• SET TASK 1:
Output the stretch of records from the line containing "What is the measurable" through the end of the records as a numbered list, omitting blank lines.

Initially when sieves were first launched it was thought that they could only be used with pumped filter systems, but we came up with a simple and effective way to use them on all gravity filter systems as well, and we are happy to say that our design has now become the industry standard for all sieve installations. The pipe work layout when using a sieve is a little more complex than normal, but the following pictures and accompanying text should serve to explain all. The first thing with any filter installation is to make sure you plan the size and depth of the filter chamber round your preferred filter system, allowing plenty of room for plumbing, pipe work and all necessary electrical gear. Allow enough depth to install the filter components on blocks, so there is no pipe work, valves etc actually touching the floor. Most filters need a 4" inlet connection from the bottom drain, and if 4" bends are required, they take up a lot of space and depth, so ensure you allow for this by making the filter floor 6" or so lower than you really need.

 

 

Above - Smaller 3000 gallon pond using Nexus 200 and Cetus pre-filter sieve, with basic bottom drain pipe work in place, connecting both filter and sieve.

Above - general filter chamber layout during installation

Above - Larger 4000 gallon pond using Nexus 300 and Cetus pre-filter sieve, with basic bottom drain pipe work in place, connecting both filter and sieve. Note drain hole in the floor of the filter chamber to help avoid any possibility of flooding

 

 

In our filter system design, we had the Cetus sieves mounted on 3 x 100mm blocks laid flat and bedded in mortar. This provided for the water level in the ponds, when full to be 50mm below the top of the Cetus - just as the manufacturer recommends. The one design fault with the Cetus is that the main 4" lug to which you must connect to the bottom drain pipe work using a rubber 90 deg bend is way too shallow, and without support for this important joint, the connection can actually come off over time. To overcome this, we use a 4" rubber socket, instead of the rubber 90 deg swept bend supplied, to join the Cetus to the main 4" pipe which comes up right under the connecting lug, and this in turn is supported from beneath by block work, so there is absolutely no way the 4" joint can come adrift. (see below)

• SOURCE RECORDS:
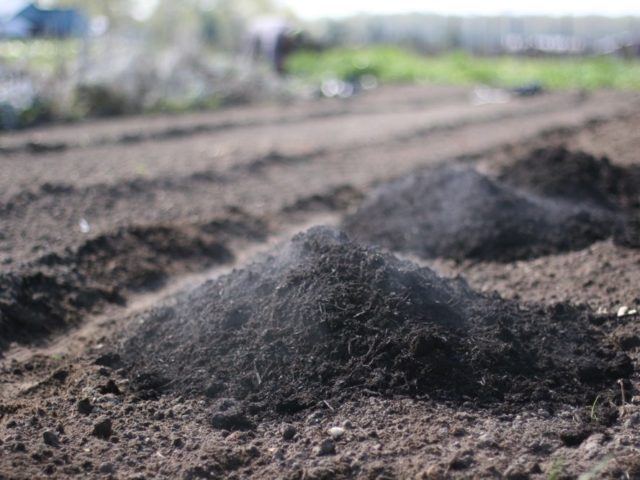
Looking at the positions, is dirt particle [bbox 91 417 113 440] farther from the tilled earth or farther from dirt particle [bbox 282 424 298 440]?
dirt particle [bbox 282 424 298 440]

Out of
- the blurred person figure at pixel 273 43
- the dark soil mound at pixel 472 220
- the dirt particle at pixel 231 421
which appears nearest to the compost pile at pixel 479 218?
the dark soil mound at pixel 472 220

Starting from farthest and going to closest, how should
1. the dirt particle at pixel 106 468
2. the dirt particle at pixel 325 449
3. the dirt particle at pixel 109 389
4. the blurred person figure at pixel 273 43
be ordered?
the blurred person figure at pixel 273 43, the dirt particle at pixel 109 389, the dirt particle at pixel 325 449, the dirt particle at pixel 106 468

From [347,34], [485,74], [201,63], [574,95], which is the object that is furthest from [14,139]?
[347,34]

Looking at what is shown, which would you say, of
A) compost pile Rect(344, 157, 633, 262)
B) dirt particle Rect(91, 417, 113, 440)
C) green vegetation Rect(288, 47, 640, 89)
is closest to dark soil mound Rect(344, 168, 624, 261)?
compost pile Rect(344, 157, 633, 262)

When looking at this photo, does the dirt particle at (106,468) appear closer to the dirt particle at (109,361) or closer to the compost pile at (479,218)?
the dirt particle at (109,361)

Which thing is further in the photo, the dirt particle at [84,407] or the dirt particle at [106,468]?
the dirt particle at [84,407]

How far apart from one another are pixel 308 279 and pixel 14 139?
8.37 metres

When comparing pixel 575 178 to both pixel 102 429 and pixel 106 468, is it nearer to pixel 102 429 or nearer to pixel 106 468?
pixel 102 429

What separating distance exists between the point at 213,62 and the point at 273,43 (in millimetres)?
7348

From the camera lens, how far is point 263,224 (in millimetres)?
8602

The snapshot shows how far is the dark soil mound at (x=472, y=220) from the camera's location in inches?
290

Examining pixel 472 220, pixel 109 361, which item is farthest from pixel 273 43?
pixel 109 361

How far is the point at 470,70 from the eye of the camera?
26844mm

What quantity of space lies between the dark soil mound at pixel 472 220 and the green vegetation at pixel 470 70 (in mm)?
15862
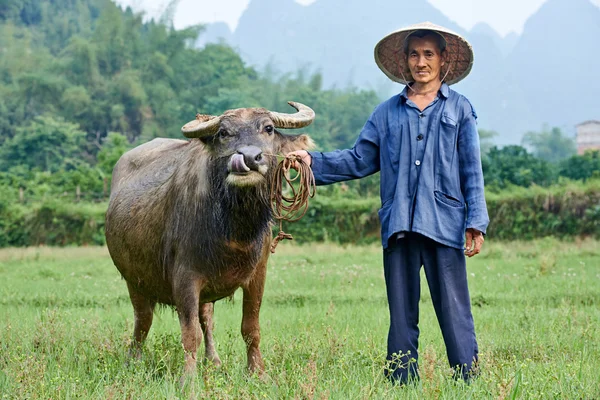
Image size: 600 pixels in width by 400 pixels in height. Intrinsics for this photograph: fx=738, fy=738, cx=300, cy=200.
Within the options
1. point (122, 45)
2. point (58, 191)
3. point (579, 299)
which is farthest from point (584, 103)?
point (579, 299)

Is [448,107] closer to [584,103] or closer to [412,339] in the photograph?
[412,339]

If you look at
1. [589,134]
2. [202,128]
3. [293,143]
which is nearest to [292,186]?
[293,143]

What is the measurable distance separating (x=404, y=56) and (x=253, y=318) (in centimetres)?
184

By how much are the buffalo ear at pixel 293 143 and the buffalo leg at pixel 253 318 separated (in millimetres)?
766

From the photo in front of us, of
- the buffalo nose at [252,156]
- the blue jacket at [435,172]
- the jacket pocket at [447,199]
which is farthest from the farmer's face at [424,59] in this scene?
the buffalo nose at [252,156]

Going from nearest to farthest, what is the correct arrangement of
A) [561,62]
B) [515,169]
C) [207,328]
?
[207,328] < [515,169] < [561,62]

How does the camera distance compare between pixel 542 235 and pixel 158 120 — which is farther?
pixel 158 120

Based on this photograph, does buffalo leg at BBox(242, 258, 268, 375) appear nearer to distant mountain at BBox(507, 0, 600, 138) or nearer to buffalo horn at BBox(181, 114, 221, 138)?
buffalo horn at BBox(181, 114, 221, 138)

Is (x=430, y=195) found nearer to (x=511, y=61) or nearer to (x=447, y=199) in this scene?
(x=447, y=199)

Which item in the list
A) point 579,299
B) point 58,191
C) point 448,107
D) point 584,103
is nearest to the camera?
point 448,107

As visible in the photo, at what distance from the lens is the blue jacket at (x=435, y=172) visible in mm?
3896

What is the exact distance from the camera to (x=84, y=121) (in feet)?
139

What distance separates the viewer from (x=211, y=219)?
427cm

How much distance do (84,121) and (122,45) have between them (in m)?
8.30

• SET TASK 2:
Write what comes next in the text on installing sieves with pond filter systems, starting after its last sentence.

• EXERCISE ANSWER 1:
1. What is the measurable distance separating (x=404, y=56) and (x=253, y=318) (in centimetres)?
2. 184
3. By how much are the buffalo ear at pixel 293 143 and the buffalo leg at pixel 253 318 separated (in millimetres)?
4. 766
5. From the photo in front of us, of
6. - the buffalo nose at [252,156]
7. - the blue jacket at [435,172]
8. - the jacket pocket at [447,199]
9. which is farthest from the farmer's face at [424,59] in this scene?
10. the buffalo nose at [252,156]
11. Going from nearest to farthest, what is the correct arrangement of
12. A) [561,62]
13. B) [515,169]
14. C) [207,328]
15. ?
16. [207,328] < [515,169] < [561,62]
17. How does the camera distance compare between pixel 542 235 and pixel 158 120 — which is farther?
18. pixel 158 120
19. Based on this photograph, does buffalo leg at BBox(242, 258, 268, 375) appear nearer to distant mountain at BBox(507, 0, 600, 138) or nearer to buffalo horn at BBox(181, 114, 221, 138)?
20. buffalo horn at BBox(181, 114, 221, 138)
21. Is (x=430, y=195) found nearer to (x=511, y=61) or nearer to (x=447, y=199) in this scene?
22. (x=447, y=199)
23. Which item in the list
24. A) point 579,299
25. B) point 58,191
26. C) point 448,107
27. D) point 584,103
28. is nearest to the camera?
29. point 448,107
30. As visible in the photo, at what distance from the lens is the blue jacket at (x=435, y=172) visible in mm?
31. 3896
32. What is the exact distance from the camera to (x=84, y=121) (in feet)?
33. 139
34. What distance separates the viewer from (x=211, y=219)?
35. 427cm
36. How much distance do (84,121) and (122,45) have between them (in m)?
37. 8.30

• EXERCISE ANSWER 2:
 

 

Then the 4" pipe work was supported as well, at various points, to ensure no strain on the pipe work when full of water. Using any sieve, water from the bottom drain feeds both the sieve and filter in parallel, not in series, so that the filter system will still work normally whether the sieve is running or not. When the sieve is running water is drawn through the bottom drain pipe, into the sieve and then the cleaned water is pumped back into the same bottom drain pipe, just before it enters the main filter using a separate pump. Providing that the pump powering the sieve is the same power as, or more powerful than the main filter pump all the water coming through the bottom drain pipe will pass through the sieve first, and therefore all the water entering the filter will be pre-cleaned.

 

 

 

 

Above - Close up of the correct way to connect the 4" inlet pipe to a Cetus - the 4" pipe joint you can see is firmly supported on blocks to prevent movement, and a rubber socket joins pipe to Cetus.

Left - Complete Cetus circuit showing 4" feed to Nexus, "T" joint joining the 4" pipe into back of Cetus - then a 2" return from Cetus re-enters the 4" pipe in the right hand side of the "T" joint you can see under the 4" slide valve at the Nexus inlet. Note the 2" purge pipe to waste controlled by the 2" ball valve (orange handle) which you can see in the centre of the picture - this allows the correct purging of the bottom drain pipe to keep it clean at all times. The Cetus waste 2" drain pipe is in the foreground at the bottom of the picture. Note also the extra take off point added to the base of the Cetus controlled by the black slide valve - this will be used to connect another pump which will drive the ozone system reaction pipe work via a venturi.

 

Above - Close up of one of the Cetus pumps - here we used Optimax 10,000 and 15,000 for their ultra low wattage. Note the swept bends.

 

 

Both ponds use Yamitsu 55 watt electronic UVs and Secoh 80 lpm air pumps. Yamitsu, made by Kockney Koi, are not only really good value for money, but are one of the only UVs on the market which are fully CE compliant, use standard Philips long life bulb technology (really the ONLY bulbs which are worth having) and use electronic controllers, so that the power consumption of a 55 watt rated UV is actually around 40 watts! Conventional ballast resisted UVs with mechanical controllers can use as much as 150 watt per 55 watt UV - quite a difference. Secoh, in our view, make one of the best air pumps ranges on the market, from 20 lpm to more than 200 lpm, and are very reliable, quiet and are fully serviceable, with the full range of spare parts being available from UK distributors.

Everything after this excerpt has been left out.